Les Français s'inquiètent. Nombre d'entre eux n'ont réellement pris au sérieux la menace épidémique qu'une fois annoncées les mesures de confinement, qui, du coup, ont parfois provoqué des réactions de sidération. 62 % des répondants se déclarent inquiets pour eux-mêmes. Mais, c'est surtout pour leur entourage que les Français s'inquiètent (86 % des personnes interrogées), en particulier pour les personnes âgées ou dont ils savent
la santé fragile.
Le sentiment d'inquiétude est d'autant plus fort qu'en dépit de la fréquence de l'information communiquée sur la létalité de la maladie (surévaluée car ne se rapportant qu'aux cas déclarés), les Français interrogés sont très nombreux à surestimer le taux de mortalité, qu'ils évaluent en moyenne à près de 8 %.

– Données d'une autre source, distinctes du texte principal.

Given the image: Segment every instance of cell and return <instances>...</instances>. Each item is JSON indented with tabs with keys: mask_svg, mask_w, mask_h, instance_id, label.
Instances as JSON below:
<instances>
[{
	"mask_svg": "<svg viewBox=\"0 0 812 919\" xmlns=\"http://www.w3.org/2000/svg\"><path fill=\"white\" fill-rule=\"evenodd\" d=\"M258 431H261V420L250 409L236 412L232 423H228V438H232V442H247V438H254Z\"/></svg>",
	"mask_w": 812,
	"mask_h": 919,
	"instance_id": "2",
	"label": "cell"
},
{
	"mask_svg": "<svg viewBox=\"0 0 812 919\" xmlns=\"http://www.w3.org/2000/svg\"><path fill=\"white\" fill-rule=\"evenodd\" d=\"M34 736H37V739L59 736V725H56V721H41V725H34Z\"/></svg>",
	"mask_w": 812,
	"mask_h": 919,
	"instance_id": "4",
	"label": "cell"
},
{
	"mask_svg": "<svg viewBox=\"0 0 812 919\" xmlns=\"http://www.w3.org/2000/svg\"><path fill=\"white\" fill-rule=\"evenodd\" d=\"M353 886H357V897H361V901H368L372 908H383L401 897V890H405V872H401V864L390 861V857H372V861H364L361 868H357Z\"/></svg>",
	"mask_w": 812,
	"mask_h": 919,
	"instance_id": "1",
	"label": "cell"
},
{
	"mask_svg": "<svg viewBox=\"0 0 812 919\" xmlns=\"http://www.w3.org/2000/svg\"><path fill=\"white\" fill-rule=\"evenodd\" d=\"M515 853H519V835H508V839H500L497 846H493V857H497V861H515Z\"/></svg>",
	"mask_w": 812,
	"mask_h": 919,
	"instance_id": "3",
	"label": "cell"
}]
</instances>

Une mise en doute de la pertinence de la gestion de crise par la puissance publique
Face à des situations de crise, l'intensité du sentiment d'inquiétude dépend aussi de la confiance que l'on accorde aux dirigeants pour définir et mener à bien les actions qui s'imposent. Or, rappelons que notre époque est marquée par une défiance massive à l'égard du politique. Dans ces conditions, l'exécutif pourrait considérer comme rassurant que 45 % des Français ayant participé à l'enquête évaluent positivement la gestion de l'épidémie par les autorités. Mais seulement 5 % la considèrent comme « très bonne » et, surtout, 49 % l'estiment « mauvaise ».

Les inquiétudes relatives à la suite des événements
Outre l'évolution de l'état sanitaire et du nombre de victimes, cette crainte porte sur les conséquences économiques et sociales à moyen et long terme du confinement et de l'arrêt de l'activité économique. 43 % des actifs ayant participé à l'enquête quantitative sont confinés à domicile, sans activité professionnelle. Pour la plupart d'entre eux se pose maintenant la question des conséquences de la perte de leur revenu, qu'elle soit totale (les artisans, les commerçants, les restaurateurs, les étudiants salariés...) ou partielle (les salariés mis en chômage technique).

La pandémie de coronavirus ébranle les bases de la modernité avancée
Pour les Français interrogés, c'est bien notre modèle de développement qui est mis en cause. Ainsi, 85 % des répondants se disent d'accord avec l'idée que « le coronavirus met en évidence les limites de notre système de développement ». C'est peu de dire que le confinement bouleverse les habitudes et conduit à des changements dans les modes de vie. Et cela pourrait durer. D'ores et déjà, 56 % des Français interrogés lors de l'enquête quantitative se disent convaincus qu'une fois la pandémie terminée, certaines de leurs habitudes vont changer.